To handle the transition, it became common practice for devices to map the exact same set of registers into both IO address space and MMIO. This dual-mapping strategy allowed older legacy software to continue functioning using the IO space, while modern software could utilize the highly efficient MMIO space. Today, the PCI Express specification actively discourages the use of IO address space, noting that it is only supported to maintain legacy compatibility and may be officially deprecated in future revisions. Modern PCIe endpoints designed without legacy constraints operate purely as MMIO devices.
Deep Dive: Prefetchable vs. Non-Prefetchable Memory
When a device requests MMIO space, it must specify whether that space should be Prefetchable (P-MMIO) or Non-Prefetchable (NP-MMIO). The distinction between the two relies entirely on how the device reacts when its memory is read.
Understanding Read Side-Effects To understand prefetching, we must first understand read side-effects. A read side-effect occurs when the simple act of reading a memory location fundamentally changes the state of the target device.
For example, imagine a memory-mapped status register that is designed to automatically clear itself the moment it is read. This hardware trick saves the software programmer from having to execute a separate “clear” command. Because reading this location alters the data, it possesses a read side-effect and must be classified as Non-Prefetchable memory.
The Rules of Prefetchable Space By contrast, Prefetchable space has two strict attributes: reads do not have side effects, and write merging is allowed.
Because reading this memory does not alter its state, the system is allowed to speculatively “prefetch” data ahead of time.
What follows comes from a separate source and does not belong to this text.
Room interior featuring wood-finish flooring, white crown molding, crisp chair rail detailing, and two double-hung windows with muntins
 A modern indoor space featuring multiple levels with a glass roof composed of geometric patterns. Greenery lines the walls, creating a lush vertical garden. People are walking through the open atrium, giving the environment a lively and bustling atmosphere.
If a requester asks to read 128 bytes, the target might proactively gather the next 128 bytes as well, anticipating that the requester will want them soon.
- If the data is needed: Performance is massively improved because the data is already waiting in a buffer.
- If the data is NOT needed: The system can safely discard the prefetched bytes to free up buffer space. Because the memory has no read side-effects, the original data remains perfectly intact at the source and can be fetched again later if necessary.
(Note: If a system accidentally prefetched data from a register with read side-effects, discarding the unused data would permanently destroy it, making recovery impossible.)
Why Does This Distinction Still Exist?
The concept of prefetchable memory was vastly more important in legacy PCI architectures than it is in PCIe. In legacy PCI, read transactions did not provide a byte count in advance. When a read had to cross a bridge, the bridge had to blindly guess how much data to gather; guessing wrong introduced massive latency, making the ability to safely prefetch data crucial for bus performance.
Because modern PCIe read requests explicitly state their exact transfer size in the packet header, this guesswork is no longer necessary. However, the distinction between Prefetchable and Non-Prefetchable space is fully carried forward into the PCIe standard to maintain seamless backward compatibility with legacy PCI software.